Actor Critic　value-based和policy-based的结合

实例代码

 import sys
 import gym
 import pylab
 import numpy as np
 from keras.layers import Dense
 from keras.models import Sequential
 from keras.optimizers import Adam

 EPISODES = 1000

 # A2C(Advantage Actor-Critic) agent for the Cartpole
 # actor-critic算法结合了value-based和policy-based方法
 class A2CAgent:
     def __init__(self, state_size, action_size):
         # if you want to see Cartpole learning, then change to True
         self.render = True
         self.load_model = False
         # get size of state and action
         self.state_size = state_size
         self.action_size = action_size
         self.value_size = 1

         # These are hyper parameters for the Policy Gradient
         self.discount_factor = 0.99
         self.actor_lr = 0.001
         self.critic_lr = 0.005

         # create model for policy network
         self.actor = self.build_actor()
         self.critic = self.build_critic()

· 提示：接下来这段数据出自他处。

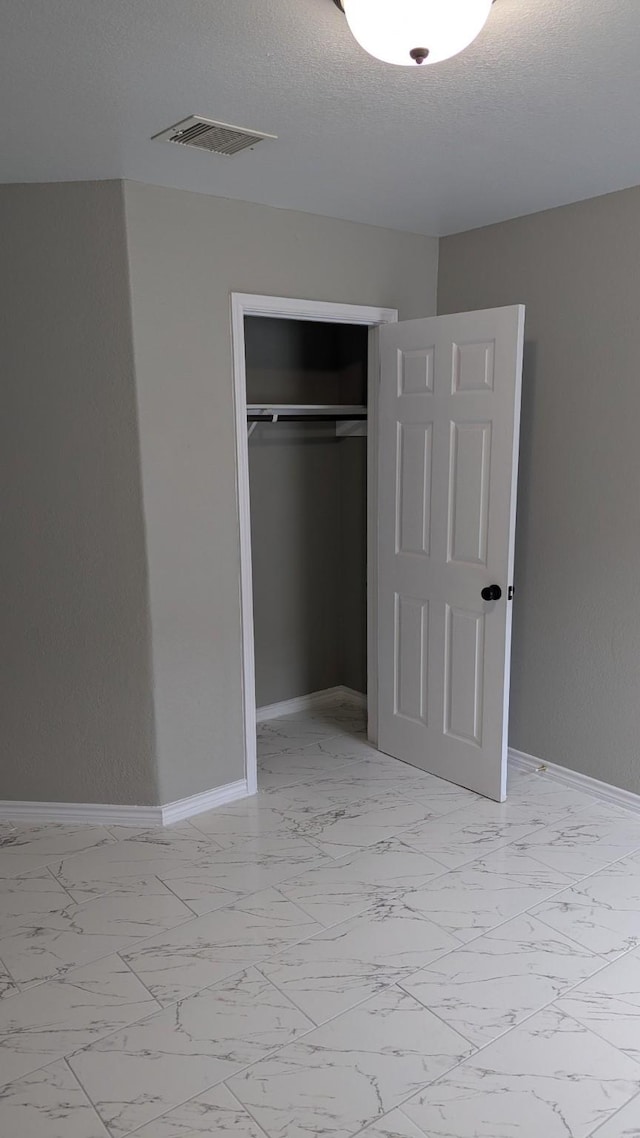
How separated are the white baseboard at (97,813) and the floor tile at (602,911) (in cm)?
146

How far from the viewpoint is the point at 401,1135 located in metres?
1.85

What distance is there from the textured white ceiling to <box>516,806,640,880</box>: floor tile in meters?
2.44

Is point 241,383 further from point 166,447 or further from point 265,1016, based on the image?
point 265,1016

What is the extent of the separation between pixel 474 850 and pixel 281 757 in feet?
3.93

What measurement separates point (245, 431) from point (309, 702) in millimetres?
1887

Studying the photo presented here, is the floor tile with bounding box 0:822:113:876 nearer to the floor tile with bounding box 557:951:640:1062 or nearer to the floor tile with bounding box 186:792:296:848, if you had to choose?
the floor tile with bounding box 186:792:296:848

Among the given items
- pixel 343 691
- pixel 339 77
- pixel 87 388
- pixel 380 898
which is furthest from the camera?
pixel 343 691

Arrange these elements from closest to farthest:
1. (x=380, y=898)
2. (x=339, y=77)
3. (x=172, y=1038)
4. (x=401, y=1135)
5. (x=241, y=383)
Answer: (x=401, y=1135) < (x=339, y=77) < (x=172, y=1038) < (x=380, y=898) < (x=241, y=383)

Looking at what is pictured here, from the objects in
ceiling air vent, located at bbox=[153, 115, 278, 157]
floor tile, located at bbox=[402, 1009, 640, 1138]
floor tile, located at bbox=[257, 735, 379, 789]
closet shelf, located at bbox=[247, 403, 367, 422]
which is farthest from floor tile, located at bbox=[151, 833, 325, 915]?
ceiling air vent, located at bbox=[153, 115, 278, 157]

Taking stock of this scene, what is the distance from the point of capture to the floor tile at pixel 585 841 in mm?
2988

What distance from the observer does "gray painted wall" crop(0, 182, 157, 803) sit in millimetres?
2957

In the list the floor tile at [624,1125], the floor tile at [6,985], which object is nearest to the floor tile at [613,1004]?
the floor tile at [624,1125]

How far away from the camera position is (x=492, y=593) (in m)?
3.33

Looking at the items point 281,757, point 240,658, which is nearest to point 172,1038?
point 240,658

         if self.load_model:
             self.actor.load_weights("./save_model/cartpole_actor.h5")
             self.critic.load_weights("./save_model/cartpole_critic.h5")

     # approximate policy and value using Neural Network
     # actor: state is input and probability of each action is output of model
     def build_actor(self):#actor网络:state-->action
         actor = Sequential()
         actor.add(Dense(24, input_dim=self.state_size, activation='relu',
                         kernel_initializer='he_uniform'))
         actor.add(Dense(self.action_size, activation='softmax',
                         kernel_initializer='he_uniform'))
         actor.summary()
         # See note regarding crossentropy in cartpole_reinforce.py
         actor.compile(loss='categorical_crossentropy',
                       optimizer=Adam(lr=self.actor_lr))
         return actor

     # critic: state is input and value of state is output of model
     def build_critic(self):#critic网络:state-->value,Q值
         critic = Sequential()
         critic.add(Dense(24, input_dim=self.state_size, activation='relu',
                          kernel_initializer='he_uniform'))
         critic.add(Dense(self.value_size, activation='linear',
                          kernel_initializer='he_uniform'))
         critic.summary()
         critic.compile(loss="mse", optimizer=Adam(lr=self.critic_lr))
         return critic

     # using the output of policy network, pick action stochastically
     def get_action(self, state):
         policy = self.actor.predict(state, batch_size=1).flatten()#根据actor网络预测下一步动作
         return np.random.choice(self.action_size, 1, p=policy)[0]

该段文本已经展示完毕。